Spearman correlation for the ensemble on the test set: 96.5%

Best hyperparameters for Random Forest: {'max_depth': 20, 'n_estimators': 200}

Best hyperparameters for Gradient Boosting: {'learning_rate': 0.01, 'n_estimators': 100}


Calculating the MSE, applying the best hyperparameters for random forest and gradient boost trees.

In [26]:
# Assuming X_test is your test data
X_test_clean = X_test.drop(['COUNTRY'], axis=1).fillna(0)
Y_test_clean = y_test['TARGET']

# Random Forest
best_rf_model = RandomForestRegressor(max_depth=20, n_estimators=200)
best_rf_model.fit(X_test_clean, Y_test_clean)

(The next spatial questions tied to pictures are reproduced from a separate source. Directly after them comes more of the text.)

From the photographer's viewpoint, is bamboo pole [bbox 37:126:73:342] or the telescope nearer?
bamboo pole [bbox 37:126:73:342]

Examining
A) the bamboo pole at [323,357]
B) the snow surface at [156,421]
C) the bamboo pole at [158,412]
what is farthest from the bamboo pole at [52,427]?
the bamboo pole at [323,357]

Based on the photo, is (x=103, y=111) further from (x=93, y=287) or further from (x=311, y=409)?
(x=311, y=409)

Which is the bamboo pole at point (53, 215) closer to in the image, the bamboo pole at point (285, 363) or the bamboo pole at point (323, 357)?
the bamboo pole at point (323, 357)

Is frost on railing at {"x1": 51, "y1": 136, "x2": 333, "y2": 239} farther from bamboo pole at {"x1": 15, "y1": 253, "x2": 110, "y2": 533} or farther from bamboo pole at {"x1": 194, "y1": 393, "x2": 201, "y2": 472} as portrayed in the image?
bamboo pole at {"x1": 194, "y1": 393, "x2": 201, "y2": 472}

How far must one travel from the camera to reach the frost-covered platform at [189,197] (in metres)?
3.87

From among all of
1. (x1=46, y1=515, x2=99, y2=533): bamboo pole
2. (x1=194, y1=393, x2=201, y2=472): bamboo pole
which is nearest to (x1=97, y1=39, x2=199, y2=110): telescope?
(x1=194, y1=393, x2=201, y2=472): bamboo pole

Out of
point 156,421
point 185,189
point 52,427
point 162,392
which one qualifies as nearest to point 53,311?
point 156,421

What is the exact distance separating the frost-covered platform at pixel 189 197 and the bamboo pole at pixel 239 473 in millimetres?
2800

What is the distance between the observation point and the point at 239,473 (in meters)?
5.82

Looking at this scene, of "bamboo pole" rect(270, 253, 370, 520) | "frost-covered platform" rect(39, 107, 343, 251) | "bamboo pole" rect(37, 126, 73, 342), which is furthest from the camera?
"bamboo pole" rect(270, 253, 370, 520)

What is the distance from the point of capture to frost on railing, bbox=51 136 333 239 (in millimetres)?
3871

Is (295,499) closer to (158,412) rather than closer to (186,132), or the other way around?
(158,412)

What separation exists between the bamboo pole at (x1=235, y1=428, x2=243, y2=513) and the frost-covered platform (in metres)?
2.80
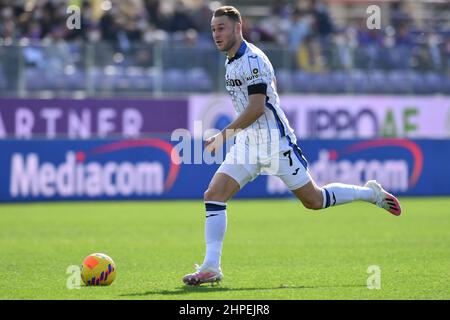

# Cross-validated MSE for Random Forest
cv_mse_rf = -cross_val_score(best_rf_model, X_test_clean, Y_test_clean, cv=5, scoring='neg_mean_squared_error')

# Gradient Boosting
best_gb_model = GradientBoostingRegressor(learning_rate=0.01, n_estimators=100)
best_gb_model.fit(X_test_clean, Y_test_clean)

# Cross-validated MSE for Gradient Boosting
cv_mse_gb = -cross_val_score(best_gb_model, X_test_clean, Y_test_clean, cv=5, scoring='neg_mean_squared_error')

# Stack the predictions of individual models as additional features
ensemble_input_test = np.column_stack((best_rf_model.predict(X_test_clean), best_gb_model.predict(X_test_clean)))

# Ensemble model (Linear Regression)
ensemble_lr = LinearRegression()
ensemble_lr.fit(ensemble_input_test, Y_test_clean)

# Cross-validated MSE for the ensemble
cv_mse_ensemble = -cross_val_score(ensemble_lr, ensemble_input_test, Y_test_clean, cv=5, scoring='neg_mean_squared_error')

# Calculate Spearman correlation for the ensemble on the test set
ensemble_correlation_test = spearmanr(ensemble_lr.predict(ensemble_input_test), Y_test_clean).correlation

print('Spearman correlation for the ensemble on the test set: {:.1f}%'.format(100 * ensemble_correlation_test))
print('Cross-validated Mean Squared Error for the ensemble: ',cv_mse_ensemble)


Spearman correlation for the ensemble on the test set: 96.6%

Cross-validated Mean Squared Error for the ensemble:  [0.06576405 0.05985683 0.05244412 0.07932518 0.07556514]